WHAT YOU WILL DO: In the text about heucheras, what did the writer move into the spot where 'Root Beer' once grew?

SELECTED EXTRACT:

When I read the article, it was early enough in the year that my perennials were still fast asleep in the ground, so I couldn’t run outside and check on my heucheras. I’ve probably added about 20 of them to my yard in the last couple of years, and every time I visit a garden center I have to pry myself away from the heuchera area for fear I’ll be tempted to haul home another one of the colorful beauties.

When my perennials finally poked their heads out of the soil in late April, I discovered that winter had been very rough on my roses and butterfly bushes. I was immediately concerned about my (perhaps) not-as-hardy-as-I-thought-they-were heucheras.

While I lost quite a few roses and butterfly bushes, I only lost one heuchera…or so I thought. ‘Root Beer’ had been nibbled by rabbits repeatedly last summer. Then came the harsh winter. I waited patiently, but there was no sign of life even in late May, so I eventually gave up and split a daylily and moved it where ‘Root Beer’ once grew.

A few weeks ago I was doing some weeding and parted some daylily leaves and there was ‘Root Beer’, tiny but alive. I moved the plant to a new location where it wouldn’t be buried by large perennials and it’s filling out nicely.

Some of my heucheras have heaved out of the ground from freezing and thawing, and I’ve had to reset them in the ground in the spring, but I haven’t lost a single plant. Perhaps I’m the exception not the rule, but as long as heucheras keep surviving in my yard, I will keep adding them to my collection because nothing adds spring-to-frost color to shady areas like heucheras.

EXERCISE DATA:
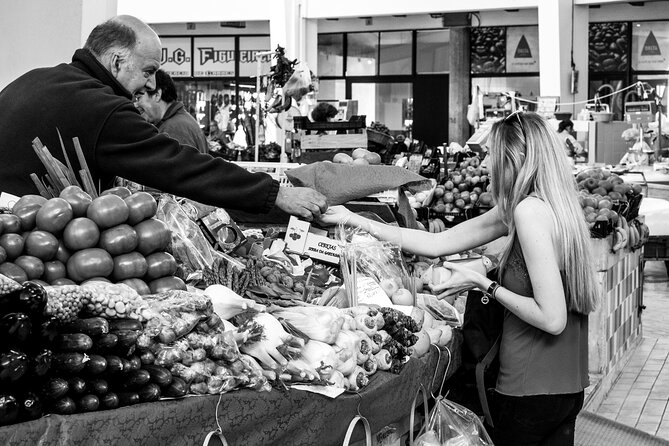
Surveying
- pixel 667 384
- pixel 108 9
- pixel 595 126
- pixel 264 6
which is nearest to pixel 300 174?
pixel 108 9

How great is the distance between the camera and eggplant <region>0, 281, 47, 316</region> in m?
1.85

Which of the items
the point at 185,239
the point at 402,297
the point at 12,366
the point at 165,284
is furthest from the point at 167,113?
the point at 12,366

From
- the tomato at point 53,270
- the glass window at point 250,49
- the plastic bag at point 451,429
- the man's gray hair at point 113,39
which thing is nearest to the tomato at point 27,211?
the tomato at point 53,270

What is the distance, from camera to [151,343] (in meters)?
2.16

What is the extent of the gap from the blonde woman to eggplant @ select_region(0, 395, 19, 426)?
6.17 ft

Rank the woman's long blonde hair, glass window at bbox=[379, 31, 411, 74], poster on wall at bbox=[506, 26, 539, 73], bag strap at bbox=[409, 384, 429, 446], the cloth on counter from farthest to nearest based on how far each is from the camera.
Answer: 1. glass window at bbox=[379, 31, 411, 74]
2. poster on wall at bbox=[506, 26, 539, 73]
3. the cloth on counter
4. the woman's long blonde hair
5. bag strap at bbox=[409, 384, 429, 446]

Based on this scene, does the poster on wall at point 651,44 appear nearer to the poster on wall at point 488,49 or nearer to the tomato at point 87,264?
the poster on wall at point 488,49

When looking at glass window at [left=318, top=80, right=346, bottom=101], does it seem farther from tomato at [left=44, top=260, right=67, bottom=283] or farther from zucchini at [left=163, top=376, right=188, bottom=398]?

RESULT FOR THIS EXERCISE: A daylily that the writer had split.